Polish Prime Minister Donald Tusk confirmed at least 19 Shahed-type drone incursions near the Polish border - the first major test of Polish air defences since the start of Russia's war with Ukraine and the closest the country has come to open conflict since World War 2. Now, the Polish lieutenant, as well as a former commander of US ground forces in Europe, has claimed the use of F-35 aircraft to shoot down these drones has underscored just how ill-prepared Poland is for potential mass drone warfare. A critical assessment of the use of state-of-the-art fighter jets for drone warfare was expressed by the former commander of US ground forces in Europe, General Ben Hodges, who wrote on X: "NATO/USEUCOM needs to conduct long-needed air defence exercises across the theatre of operations. Using F-35s and F-22s against drones shows that we are not yet prepared".

This was a sentiment shared by Polish Lieutenant General Jarosaw Gromadziski: "This is shooting a cannon at a fly. We should build a multi-layered air defence system that at the lowest altitude takes into account both kinetic and jamming systems," he said.
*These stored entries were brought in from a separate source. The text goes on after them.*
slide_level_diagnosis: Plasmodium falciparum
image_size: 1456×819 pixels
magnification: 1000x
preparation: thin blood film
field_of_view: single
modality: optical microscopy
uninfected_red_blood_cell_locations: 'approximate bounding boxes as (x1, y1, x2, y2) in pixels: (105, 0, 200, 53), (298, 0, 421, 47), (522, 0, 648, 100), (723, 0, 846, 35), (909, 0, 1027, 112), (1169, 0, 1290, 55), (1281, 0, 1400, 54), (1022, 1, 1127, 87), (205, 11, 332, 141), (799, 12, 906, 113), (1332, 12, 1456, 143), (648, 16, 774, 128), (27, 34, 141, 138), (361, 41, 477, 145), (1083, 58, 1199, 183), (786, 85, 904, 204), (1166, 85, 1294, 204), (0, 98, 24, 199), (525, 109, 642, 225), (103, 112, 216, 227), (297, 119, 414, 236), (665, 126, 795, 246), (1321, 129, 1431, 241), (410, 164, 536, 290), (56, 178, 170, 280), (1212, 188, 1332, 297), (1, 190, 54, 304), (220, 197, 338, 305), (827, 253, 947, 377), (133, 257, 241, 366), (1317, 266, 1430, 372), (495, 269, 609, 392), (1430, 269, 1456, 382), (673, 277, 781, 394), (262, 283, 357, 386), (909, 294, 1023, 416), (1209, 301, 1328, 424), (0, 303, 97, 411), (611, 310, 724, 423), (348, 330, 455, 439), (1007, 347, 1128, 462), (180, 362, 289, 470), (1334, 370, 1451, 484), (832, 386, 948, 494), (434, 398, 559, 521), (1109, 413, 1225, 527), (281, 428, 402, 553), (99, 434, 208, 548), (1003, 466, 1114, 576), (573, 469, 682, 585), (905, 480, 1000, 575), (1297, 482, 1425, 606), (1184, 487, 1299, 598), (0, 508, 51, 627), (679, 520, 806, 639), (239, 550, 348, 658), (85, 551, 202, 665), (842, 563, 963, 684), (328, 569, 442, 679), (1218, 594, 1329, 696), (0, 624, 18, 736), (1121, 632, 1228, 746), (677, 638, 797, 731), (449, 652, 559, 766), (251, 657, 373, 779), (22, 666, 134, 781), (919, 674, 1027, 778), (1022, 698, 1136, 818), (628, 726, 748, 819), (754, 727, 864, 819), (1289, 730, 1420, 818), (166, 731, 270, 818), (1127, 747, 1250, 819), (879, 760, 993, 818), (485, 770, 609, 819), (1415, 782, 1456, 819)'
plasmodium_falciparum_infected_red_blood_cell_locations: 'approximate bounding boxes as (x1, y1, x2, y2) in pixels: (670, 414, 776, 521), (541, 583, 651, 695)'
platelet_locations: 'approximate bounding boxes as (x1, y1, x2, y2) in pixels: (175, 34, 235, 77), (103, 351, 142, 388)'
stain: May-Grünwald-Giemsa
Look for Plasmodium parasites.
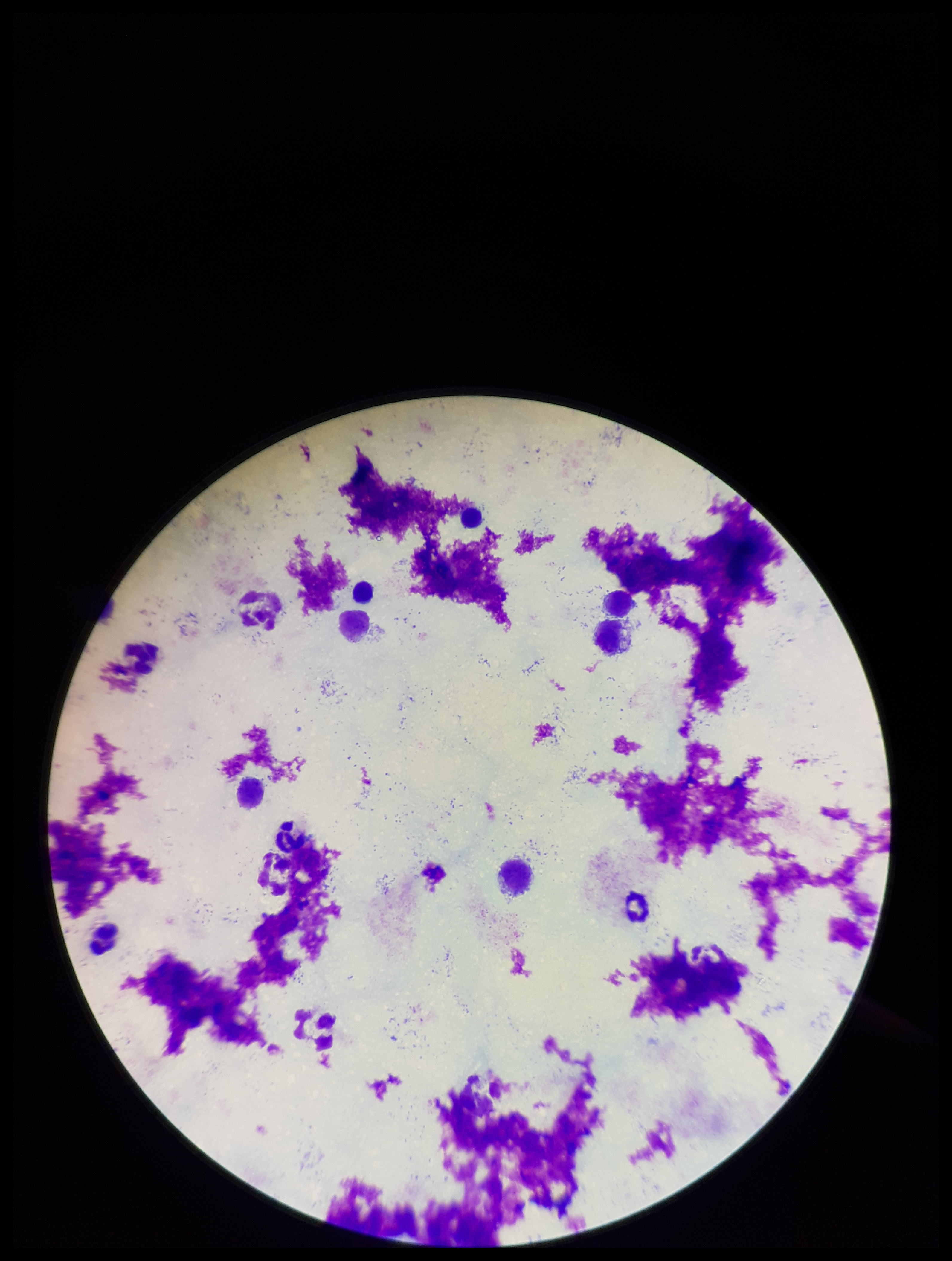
On Thursday, Russian drones shot down over Poland, which are believed to have been targeted at a NATO base, reports suggest. In the early hours of Wednesday morning Polish, Dutch and Italian fighter jets scrambled to intercept a wave of Russian drones that had crossed the border from Belarus. This NATO base is reportedly linked to the supply of military equipment to Ukraine.
"I was up all night. From 2am there was a high intensity of disinformation from various trolls spreading information that the drones had allegedly already reached Ciechanów", Lieutenant Gromadziski explained, a city 60 miles from the capital, Warsaw.
"It was clearly a combined hybrid action: the Shahed strike and the media activity," the former Eurocorps commander told Euronews.

He said he believed this action proves that Russia is provoking Poland and testing the country's reaction capabilities and response times.
"This was extinguished in the morning, which means that our services started to counteract it. It was a big test of our capabilities."
While the general was positive about the Polish response to the Russian incursion - especially the bold decision to close the airspace to civilian traffic and use NATO forces - he said that a firm response from the whole NATO alliance is currently the most important factor.
"For me, it's not important that we destroyed those drones, that's what we should do unquestionably. Surely. But the most important thing now is what Polish diplomacy and the allies will do," Lieutenant Gromadziski said.
Without a firm response from the whole NATO alliance, "this will embolden the Russian side and we will have drones more often and deeper in our country".
Finally, General Gromadziski urged that experts should be listened to and trusted, not internet influencers, admitting that Poland's giving of information during a crisis is another weak link in the country's defence structure.
"We don't have something like STRATCOM [UK's Strategic Command] [...] Today, a local police station was giving information about a drone being found. There should not be such things," he said. "There should be centralised information to avoid fake news. The citizen should be aware that they are only receiving information from this source. This is an information war that Russia is really good at."